Men and people age 50-60 or 60 and over had significantly higher cirrhosis prevalence than women and younger people. Asian people had a higher prevalence than white people, but black people had a considerably higher prevalence than either Asian or white people. However, trends in prevalence over time were statistically similar across groups.
The prevalence of decompensated cirrhosis rose less steeply, from 8.8% in 2006 to 9.0% in 2010 to 9.8% in 2014. Again, this was consistent with the 11% prevalence in 2006 seen in the veterans study.
Men had significantly higher decompensation prevalence than women, though both rose at a similar rate over time. People age 60 and over both had the highest prevalence and were the only age group with increasing prevalence over time, while rates for younger people fell or remained stable. There were no notable differences in decompensated cirrhosis by race.
All-cause mortality nearly doubled from 1.7% in 2006 to 3.2% in 2013. Black people, people aged 60 and over, and men had higher death rates. Mortality rose steeply through 2010. After 2010 overall mortality levelled off, perhaps attributable in part to the introduction of pegylated interferon, the researchers suggested. Mortality actually decreased among black people and older people – that is, those with the highest prevalence saw the greatest improvement.
The researchers suggested that the steeper climb in cirrhosis compared to decompensation may be due to more and better hepatitis C treatment lowering the risk of liver disease progression. They added that older people with other co-morbidities may have been less likely to be successfully treated.

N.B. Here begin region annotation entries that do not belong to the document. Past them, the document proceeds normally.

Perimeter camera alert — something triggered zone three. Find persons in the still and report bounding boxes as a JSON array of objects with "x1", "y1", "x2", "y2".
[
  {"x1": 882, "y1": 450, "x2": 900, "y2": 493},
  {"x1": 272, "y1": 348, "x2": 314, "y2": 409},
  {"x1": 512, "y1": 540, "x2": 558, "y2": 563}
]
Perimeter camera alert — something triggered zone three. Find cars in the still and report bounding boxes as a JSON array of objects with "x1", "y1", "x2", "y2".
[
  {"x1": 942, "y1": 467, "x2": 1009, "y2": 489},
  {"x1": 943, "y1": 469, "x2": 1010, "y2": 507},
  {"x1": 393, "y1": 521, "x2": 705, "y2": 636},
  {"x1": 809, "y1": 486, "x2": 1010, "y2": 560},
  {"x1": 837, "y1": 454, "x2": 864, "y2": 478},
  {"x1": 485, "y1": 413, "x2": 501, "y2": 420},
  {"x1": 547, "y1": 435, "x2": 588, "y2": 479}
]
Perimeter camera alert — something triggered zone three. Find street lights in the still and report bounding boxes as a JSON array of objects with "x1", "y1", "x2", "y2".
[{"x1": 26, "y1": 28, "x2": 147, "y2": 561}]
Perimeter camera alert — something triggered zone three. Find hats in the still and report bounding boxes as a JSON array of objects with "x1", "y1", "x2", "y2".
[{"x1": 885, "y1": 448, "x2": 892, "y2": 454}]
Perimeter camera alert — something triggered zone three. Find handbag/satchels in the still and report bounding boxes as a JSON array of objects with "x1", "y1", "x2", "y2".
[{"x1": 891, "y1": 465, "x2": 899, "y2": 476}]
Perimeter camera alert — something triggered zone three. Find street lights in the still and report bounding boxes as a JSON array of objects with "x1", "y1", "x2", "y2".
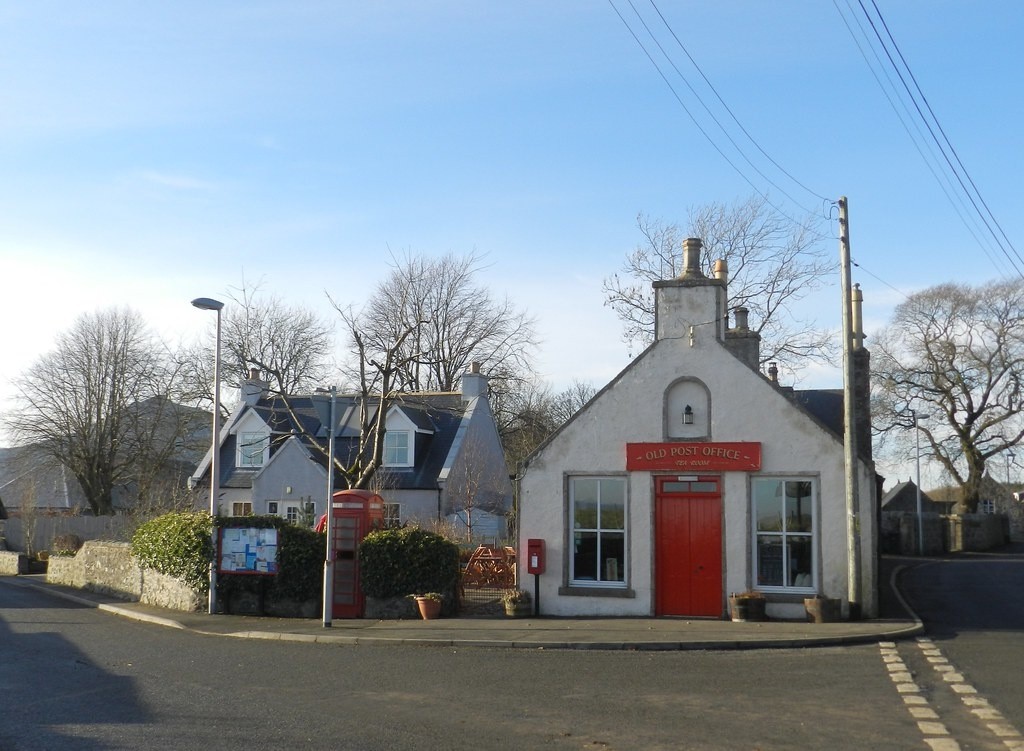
[
  {"x1": 191, "y1": 297, "x2": 225, "y2": 612},
  {"x1": 314, "y1": 388, "x2": 337, "y2": 628},
  {"x1": 914, "y1": 414, "x2": 931, "y2": 556},
  {"x1": 1006, "y1": 452, "x2": 1016, "y2": 547}
]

They noted that ongoing analysis of the CHeCS cohort would seek to determine whether highly effective DAA regimens may ultimately reverse the increasing prevalence of liver-related complications in this population.
"The proportion of hepatitis C patients with cirrhosis and its complications has grown significantly in the past decade, particularly among those over 60. The present analysis confirms the rising burden of chronic hepatitis C infection and its complications on the US health care system," Gordon said. "These rising rates may have levelled off in recent years, however, possibly related to better options for treating HCV infection. Future studies will help determine whether increased uptake of these newer medications can help stem the tide of HCV disease progression."
M Lu et al. Hepatitis C complications: prevalence and disparities in a large US cohort 2006-2014. Hepatology Special Issue, The 67th Meeting of the American Association for the Study of Liver Diseases: The Liver Meeting, abstract 180, Boston, 2016.